• **Consegna A**:
Ricopia per intero e senza cambiamenti il brano su Ostia e il litorale romano.

• **Brano del documento**:
◇ ◇ ◇ ◇ ◇ ◇ ◇

Dalle grandi distese sabbiose di Capocotta fino alla foce del Tevere, gli stabilimenti balneari, l'oasi naturista, l'ambiente LGBT, il pontile, la pista da skate, i monumenti a Pasolini, l'Idroscalo, il trenino per il Lido di Ostia. Cronache di un breve viaggio "vicino", firmate da un gruppo di studenti, gli allievi del Master in Comunicazione e Cultura del Viaggio e del Master in Comunicazione Ambientale del Centro Studi CTS di Roma. Sguardi ha selezionato una galleria di immagini (una per allievo) e alcuni estratti di testo, frammenti di paesaggio, piccole storie di vita quotidiana, testimonianze di prima mano raccolte durante questo passaggio da inviati "dietro l'angolo".

© Sebastiano Paccini
© Sebastiano Paccini

Il treno Roma-Lido
Annamaria sale di corsa sul treno per Ostia, è stata trattenuta un'ora e mezza in più a lavoro per mancanza di personale. È stanca e arrabbiata, avrebbe voluto trascorrere l'intero pomeriggio col figlio di dieci anni. Eppure quel sorriso, quegli occhiali rosa a forma di cuore (acquistati con orgoglio per tre euro sulla bancarella) e quel vestito a fiorellini sembrerebbero dire il contrario. Annamaria è una dei 90mila passeggeri che ogni giorno sale su quel treno, una dei tanti romani che hanno scelto di vivere al mare e lavorare in città. In 150mila si sono trasferiti a Ostia tra il 1990 e il 2011: all'inizio spinti dai bassi prezzi delle case, poi dalla voglia di aria, sole, libertà, verde e silenzio. «Sono contenta di vivere sulla costa – racconta Annamaria mentre si affanna a cercare le chiavi di casa nelle sue tre borse – ma sono tante le cose che non vanno e quella più evidente è il litorale del tutto trascurato: si potrebbe fare di più». Lo scenario all'uscita della stazione "Lido" non le dà torto: l'incuria delle strade, la cementificazione del lungomare e l'erosione costiera sono problemi avvertiti con forza dalla popolazione. Lo sguardo volge verso l'imponente nave a 200 metri dalla costa: è danese e il suo compito è quello di prelevare sabbia dai fondali marini e riversarla attraverso lunghe tubazioni presso le spiagge. Non è in funzione: le mareggiate di aprile hanno bloccato i primi interventi di consolidamento. A causa del tempo sempre più instabile e della mancanza di sedimenti apportati dal fiume, dell'arenile romano non è rimasta che una sottile lingua di sabbia […]  (Paola Cirino)

◇ ◇ ◇ ◇ ◇ ◇ ◇

(Dati estratti da una raccolta)
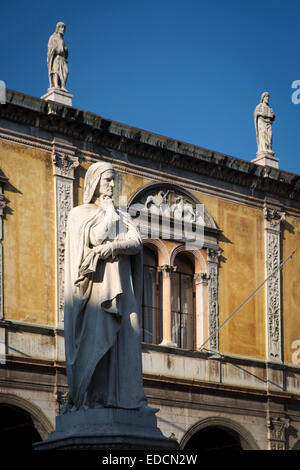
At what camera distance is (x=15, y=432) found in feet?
63.9

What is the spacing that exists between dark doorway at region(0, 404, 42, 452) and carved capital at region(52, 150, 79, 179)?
14.1 feet

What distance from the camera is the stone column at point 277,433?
2129 centimetres

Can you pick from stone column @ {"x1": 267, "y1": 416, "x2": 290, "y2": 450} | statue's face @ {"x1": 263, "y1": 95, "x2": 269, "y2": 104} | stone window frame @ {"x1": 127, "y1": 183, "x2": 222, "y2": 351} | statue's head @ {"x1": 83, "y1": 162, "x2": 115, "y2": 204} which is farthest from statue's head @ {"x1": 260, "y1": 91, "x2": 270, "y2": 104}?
statue's head @ {"x1": 83, "y1": 162, "x2": 115, "y2": 204}

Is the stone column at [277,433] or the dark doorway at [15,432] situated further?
the stone column at [277,433]

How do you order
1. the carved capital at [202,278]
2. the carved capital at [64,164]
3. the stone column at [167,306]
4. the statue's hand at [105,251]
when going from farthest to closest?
the carved capital at [202,278], the stone column at [167,306], the carved capital at [64,164], the statue's hand at [105,251]

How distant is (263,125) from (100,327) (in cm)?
1665

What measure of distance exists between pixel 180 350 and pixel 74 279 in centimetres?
1314

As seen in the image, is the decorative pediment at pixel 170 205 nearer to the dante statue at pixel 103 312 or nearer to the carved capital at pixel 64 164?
the carved capital at pixel 64 164

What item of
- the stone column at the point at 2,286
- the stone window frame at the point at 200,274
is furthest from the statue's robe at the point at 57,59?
the stone window frame at the point at 200,274

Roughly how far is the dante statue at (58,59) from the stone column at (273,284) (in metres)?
5.47

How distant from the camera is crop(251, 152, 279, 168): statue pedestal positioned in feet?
74.9

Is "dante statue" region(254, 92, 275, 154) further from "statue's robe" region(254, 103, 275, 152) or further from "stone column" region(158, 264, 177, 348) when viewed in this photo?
"stone column" region(158, 264, 177, 348)

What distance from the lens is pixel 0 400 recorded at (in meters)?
17.8

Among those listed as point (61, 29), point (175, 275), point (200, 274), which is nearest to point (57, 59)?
point (61, 29)
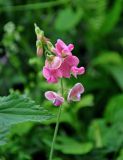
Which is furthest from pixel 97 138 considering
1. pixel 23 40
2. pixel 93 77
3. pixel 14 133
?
pixel 23 40

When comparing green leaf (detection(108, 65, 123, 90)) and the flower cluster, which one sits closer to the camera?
the flower cluster

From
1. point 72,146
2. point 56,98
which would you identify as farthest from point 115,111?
point 56,98

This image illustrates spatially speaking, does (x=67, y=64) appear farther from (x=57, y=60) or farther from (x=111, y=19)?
(x=111, y=19)

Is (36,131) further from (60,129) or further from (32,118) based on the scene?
(32,118)

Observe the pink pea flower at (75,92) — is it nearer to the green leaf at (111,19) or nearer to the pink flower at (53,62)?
the pink flower at (53,62)

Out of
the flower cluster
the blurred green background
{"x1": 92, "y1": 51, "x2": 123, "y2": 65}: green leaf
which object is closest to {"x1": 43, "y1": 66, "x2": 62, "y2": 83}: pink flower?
the flower cluster

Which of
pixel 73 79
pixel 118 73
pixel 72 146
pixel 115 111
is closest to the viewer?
pixel 72 146

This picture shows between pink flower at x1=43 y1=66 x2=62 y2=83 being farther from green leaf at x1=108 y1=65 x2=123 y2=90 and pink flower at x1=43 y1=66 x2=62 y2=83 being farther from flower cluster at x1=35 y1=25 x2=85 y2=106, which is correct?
green leaf at x1=108 y1=65 x2=123 y2=90
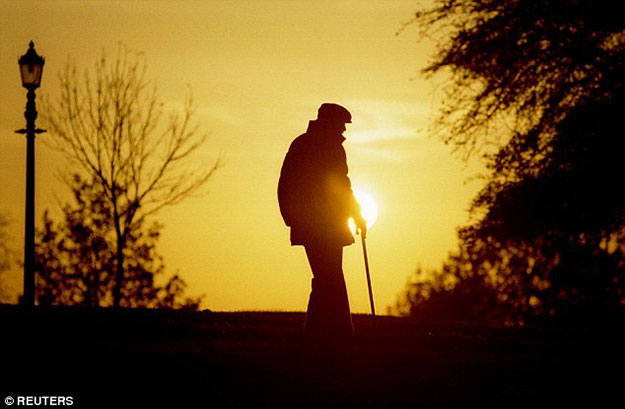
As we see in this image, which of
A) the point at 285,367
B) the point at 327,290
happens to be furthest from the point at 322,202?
the point at 285,367

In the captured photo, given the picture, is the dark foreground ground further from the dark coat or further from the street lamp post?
the street lamp post

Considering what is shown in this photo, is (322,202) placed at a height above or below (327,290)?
above

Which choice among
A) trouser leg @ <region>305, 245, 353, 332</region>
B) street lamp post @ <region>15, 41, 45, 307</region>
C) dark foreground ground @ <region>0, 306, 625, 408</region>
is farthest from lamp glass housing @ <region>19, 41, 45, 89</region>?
trouser leg @ <region>305, 245, 353, 332</region>

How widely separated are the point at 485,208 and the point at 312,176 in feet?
37.6

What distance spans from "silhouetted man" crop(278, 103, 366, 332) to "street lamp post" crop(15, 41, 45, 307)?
5.73 m

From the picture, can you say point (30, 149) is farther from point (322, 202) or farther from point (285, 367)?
point (285, 367)

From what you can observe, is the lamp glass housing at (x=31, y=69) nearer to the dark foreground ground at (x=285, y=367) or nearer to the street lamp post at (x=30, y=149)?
the street lamp post at (x=30, y=149)

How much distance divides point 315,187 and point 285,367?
2.83 m

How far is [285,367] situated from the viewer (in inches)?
463

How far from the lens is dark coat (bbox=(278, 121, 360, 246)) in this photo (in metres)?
13.8

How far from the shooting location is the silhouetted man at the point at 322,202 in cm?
1384

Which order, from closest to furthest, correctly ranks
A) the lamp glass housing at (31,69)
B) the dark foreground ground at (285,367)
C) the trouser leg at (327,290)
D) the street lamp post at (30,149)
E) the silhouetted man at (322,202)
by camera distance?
the dark foreground ground at (285,367) → the silhouetted man at (322,202) → the trouser leg at (327,290) → the street lamp post at (30,149) → the lamp glass housing at (31,69)

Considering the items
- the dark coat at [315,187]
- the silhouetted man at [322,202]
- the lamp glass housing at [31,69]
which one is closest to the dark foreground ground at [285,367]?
the silhouetted man at [322,202]

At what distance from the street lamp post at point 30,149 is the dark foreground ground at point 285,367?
1993 millimetres
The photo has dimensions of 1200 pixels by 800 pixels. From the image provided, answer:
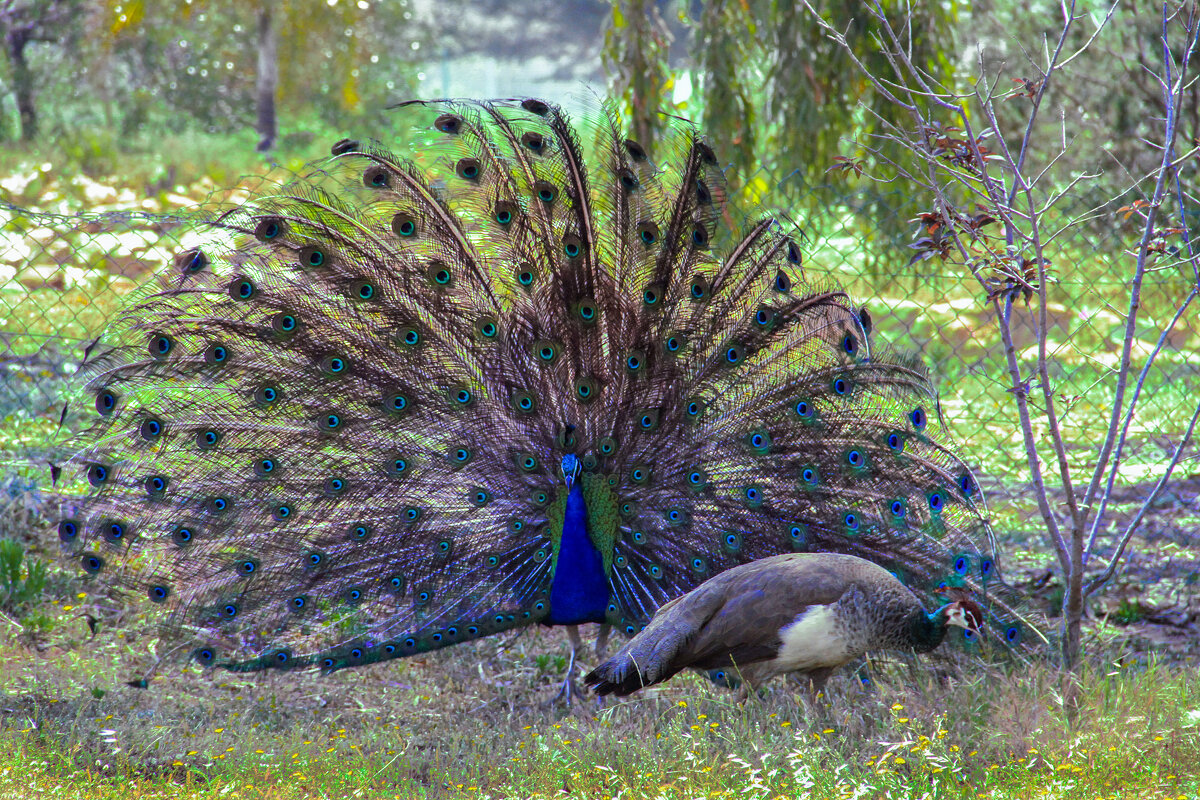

◇ ◇ ◇ ◇ ◇ ◇ ◇

• **Consegna B**:
Trascrivi come elenco numerato le righe dei dati, dall'inizio delle righe fino a quella che contiene "2129 centimetres", entrambe incluse, senza le righe vuote. Lascia fuori le immagini.

• **Risultato A**:
Dalle grandi distese sabbiose di Capocotta fino alla foce del Tevere, gli stabilimenti balneari, l'oasi naturista, l'ambiente LGBT, il pontile, la pista da skate, i monumenti a Pasolini, l'Idroscalo, il trenino per il Lido di Ostia. Cronache di un breve viaggio "vicino", firmate da un gruppo di studenti, gli allievi del Master in Comunicazione e Cultura del Viaggio e del Master in Comunicazione Ambientale del Centro Studi CTS di Roma. Sguardi ha selezionato una galleria di immagini (una per allievo) e alcuni estratti di testo, frammenti di paesaggio, piccole storie di vita quotidiana, testimonianze di prima mano raccolte durante questo passaggio da inviati "dietro l'angolo".

© Sebastiano Paccini
© Sebastiano Paccini

Il treno Roma-Lido
Annamaria sale di corsa sul treno per Ostia, è stata trattenuta un'ora e mezza in più a lavoro per mancanza di personale. È stanca e arrabbiata, avrebbe voluto trascorrere l'intero pomeriggio col figlio di dieci anni. Eppure quel sorriso, quegli occhiali rosa a forma di cuore (acquistati con orgoglio per tre euro sulla bancarella) e quel vestito a fiorellini sembrerebbero dire il contrario. Annamaria è una dei 90mila passeggeri che ogni giorno sale su quel treno, una dei tanti romani che hanno scelto di vivere al mare e lavorare in città. In 150mila si sono trasferiti a Ostia tra il 1990 e il 2011: all'inizio spinti dai bassi prezzi delle case, poi dalla voglia di aria, sole, libertà, verde e silenzio. «Sono contenta di vivere sulla costa – racconta Annamaria mentre si affanna a cercare le chiavi di casa nelle sue tre borse – ma sono tante le cose che non vanno e quella più evidente è il litorale del tutto trascurato: si potrebbe fare di più». Lo scenario all'uscita della stazione "Lido" non le dà torto: l'incuria delle strade, la cementificazione del lungomare e l'erosione costiera sono problemi avvertiti con forza dalla popolazione. Lo sguardo volge verso l'imponente nave a 200 metri dalla costa: è danese e il suo compito è quello di prelevare sabbia dai fondali marini e riversarla attraverso lunghe tubazioni presso le spiagge. Non è in funzione: le mareggiate di aprile hanno bloccato i primi interventi di consolidamento. A causa del tempo sempre più instabile e della mancanza di sedimenti apportati dal fiume, dell'arenile romano non è rimasta che una sottile lingua di sabbia […]  (Paola Cirino)

• **Risultato B**:
1. At what camera distance is (x=15, y=432) found in feet?
2. 63.9
3. What is the spacing that exists between dark doorway at region(0, 404, 42, 452) and carved capital at region(52, 150, 79, 179)?
4. 14.1 feet
5. What distance from the camera is the stone column at point 277,433?
6. 2129 centimetres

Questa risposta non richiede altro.